Mi padre se acercó y le tocó el hombro, dejando la mano allí unos instantes mientras le decía algo que ya no escuché.

¿Matadero? ¿Qué era matadero? ¿O había dicho maderero? Sí, seguramente era maderero… Imaginé un establo de madera, bonito y bien brillante, con hierba fresca y al Chico -ahora sabía también cómo se llamaba el burro- tan contento allí. Las lágrimas de Damián no significaban nada bueno. Las de la abuela, cuando entró aquella tarde en casa sin el pavo y abrazó a mi padre, tampoco.

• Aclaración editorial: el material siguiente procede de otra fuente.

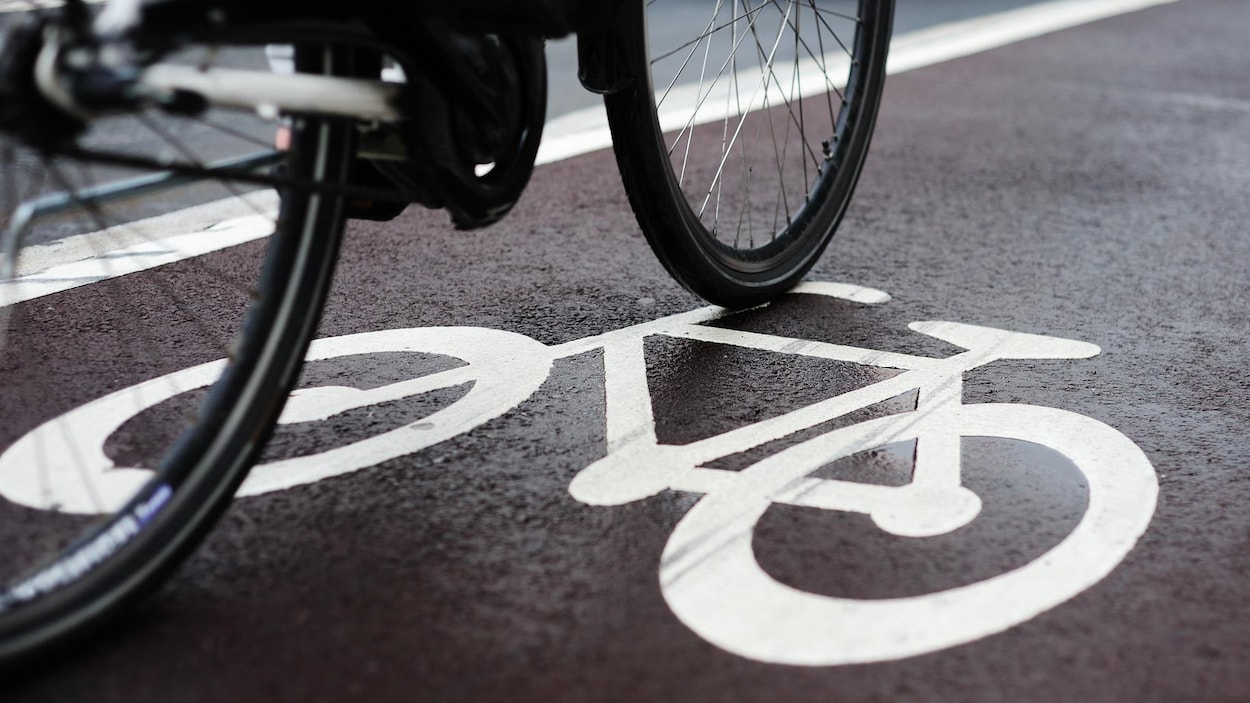 Plan rapproché d'un symbole routier de vélo peint sur la chaussée.
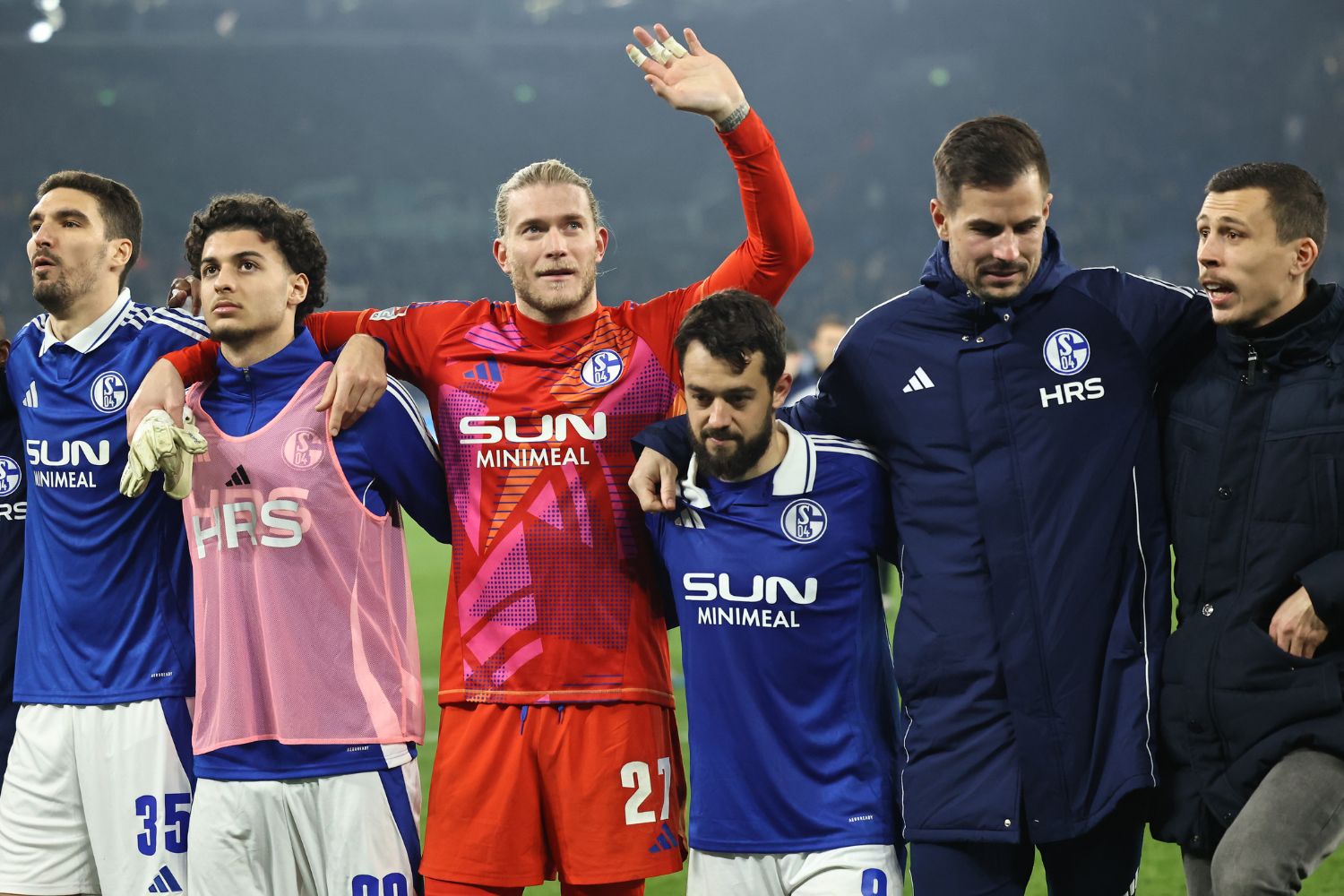 Loris Karius celebrates after victory over Schalke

Los días de Navidad fueron pasando en aquel ambiente raro, tranquilo, donde había que hacer poco ruido para no molestar. El belén quedó precioso aunque este año no llevaba musgo y nadie tuvo tiempo para pegar la mano de San José que se había quedado manco. La mula fue para mí la figura estrella en aquellas fiestas. No se parecía mucho al Chico porque tenía las orejas poco largas y aun menos expresión pero, para mí, verle en aquel sitio, tan maderero (¿o había dicho “majadero”?) me gustaba.
¿Sería “manadero”? ¿O “matraqueo”? La palabra no dejaba de inquietarme.

Los reyes vinieron puntuales con sus regalos como siempre, fieles a la carta que mi hermano mayor había escrito por mí. Lo único que no trajeron fue la alegría que yo echaba de menos y que había sido sustituida por unas sonrisas más o menos compuestas. Me costó devolver la mula a la caja cuando deshicimos el belén.

Ese día, ya no pude más. Me acerqué a mi padre y le tiré del borde de la chaqueta. Él me miró, desde arriba. Le pregunté:

-–“Papá, ¿qué es quirófano?”.

Se quedó quieto un instante, alargó el brazo hacia la mesa y me ofreció un mazapán. El último que quedaba.